### Selected passage
That meant chili, the perfect food for an open-house on a cold day. If we got more people than we expected, we could stretch it with smaller portions, and if we got fewer people, we’d have usable leftovers to eat or freeze.

So, on the Friday before, we went grocery shopping for our little event. (Chili tastes better a day or two later.) My wife asked me what kind of crackers to buy for the chili. I said something like, “Oh golly-gosh, we shan’t be serving any gosh-darn crackers with my chili.” Something that should have sounded like that, anyway.

I didn’t want people to willy-nilly start jamming soda crackers into my chili. In the first place, I season my chili carefully. Since this batch was for a diverse group, I held back a bit on the heat, but also set out a couple of bottles of hot sauces for those who needed more heat, and also set out Mexican sour cream and shredded cheese for those who needed even less heat. I wasn’t going to be a complete soup Nazi. Adjusting the spiciness to personal tastes was ok with me. However, introducing a bunch of salt from the soda crackers would change the taste before the eater had a chance to appreciate my work.

In the second place, my chili is thick, not soupy. Adding soda crackers would just make it dry and mealy.


My Epiphany chili, fit for a King or three.

Of course, the first person I served asked for crackers. It was a church thing, so I couldn’t be as blunt as I’d been in the grocery store, but I stuck to my guns. I’d made cornbread, and suggested that as a substitute, but no, no crackers. I pointed out that the chili was already thick and didn’t need crackers, but that if he wanted, he could add some of the Ritz crackers we’d put out on the cheese plate.

### Provided material

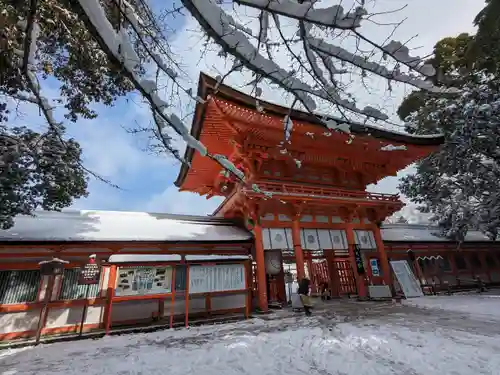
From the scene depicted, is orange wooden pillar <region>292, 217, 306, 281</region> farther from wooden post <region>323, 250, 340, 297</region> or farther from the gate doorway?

### Task to complete
Transcribe the section of the chili passage between "Of course, the" and "the cheese plate.", inclusive.

### Solution
Of course, the first person I served asked for crackers. It was a church thing, so I couldn’t be as blunt as I’d been in the grocery store, but I stuck to my guns. I’d made cornbread, and suggested that as a substitute, but no, no crackers. I pointed out that the chili was already thick and didn’t need crackers, but that if he wanted, he could add some of the Ritz crackers we’d put out on the cheese plate.